Relationships + Emotional Baggage: Telling Little White Lies

October 03, 2008

Lately I’ve been wondering how it is that everyone in my life is so easily contained in themselves. I’ve been wondering how my friends are so beautiful and so pulled together.  And then we talk and there seems to be so much overwhelming dissatisfaction. And I wonder, if you were able to ask for what you wanted, what you really wanted, without hesitation or embarrassment or fear of repercussion, what would it be?

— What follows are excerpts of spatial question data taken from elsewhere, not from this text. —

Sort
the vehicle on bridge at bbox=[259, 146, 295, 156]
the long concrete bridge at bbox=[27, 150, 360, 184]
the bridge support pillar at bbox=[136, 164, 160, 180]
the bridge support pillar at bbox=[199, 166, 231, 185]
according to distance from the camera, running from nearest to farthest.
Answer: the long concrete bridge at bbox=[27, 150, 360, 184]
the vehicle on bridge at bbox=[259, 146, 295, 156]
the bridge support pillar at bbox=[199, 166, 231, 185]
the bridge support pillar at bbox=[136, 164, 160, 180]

I have this image of myself as kind of a handful. Often, in an attempt to keep friends-lovers-colleagues from being afraid of me, I have toned down aspects of myself, both the good and the bad, to try to meet in some middle ground.  Meet in a place where I am less intense.  Meet in a place where I match the environment that surrounds me.  I had gotten really good at learning how to be exactly what I had gleaned the other person was looking for. The problem with this is of course the moment when you look around yourself and realize that since you have been essentially lying to those people around you, you are surrounded by people who don’t really know you, and it’s your fault.

I hate that feeling.

I hate the feeling of being in a relationship with someone for five months and when you are ready to let your guard down you realize that your girlfriend loved the soft spoken sweet thing that you pretended you were better than who you really are. Or the friends who are suddenly surprised at your outspokenness in a moment when you just couldn’t keep it to yourself anymore.

For these and many other reasons, I have decided that I am done doing this.  It’s impossible to keep up with and it’s terrifying to feel so needlessly alone.  People want to know you.  Maybe not every person, but most.  And people want to love you, the real you, the you who cries for no reason and talks too loud when excited and gets bossy when afraid.  And if you are true to that person from the beginning, when something doesn’t work out, at least you gave it your best shot.  And if someone can’t handle your messiness or baggage or fear, then they would never have been able to, and you are better off.

That said, I will add a little disclaimer, I am not advocating laying everything out on the table all the time.  Each new person deserves their own chance to fuck it all up, without having the past five million people who have hurt you projected upon them to complicate the process. Don’t stop trusting or loving, not every person you meet is going to break your heart.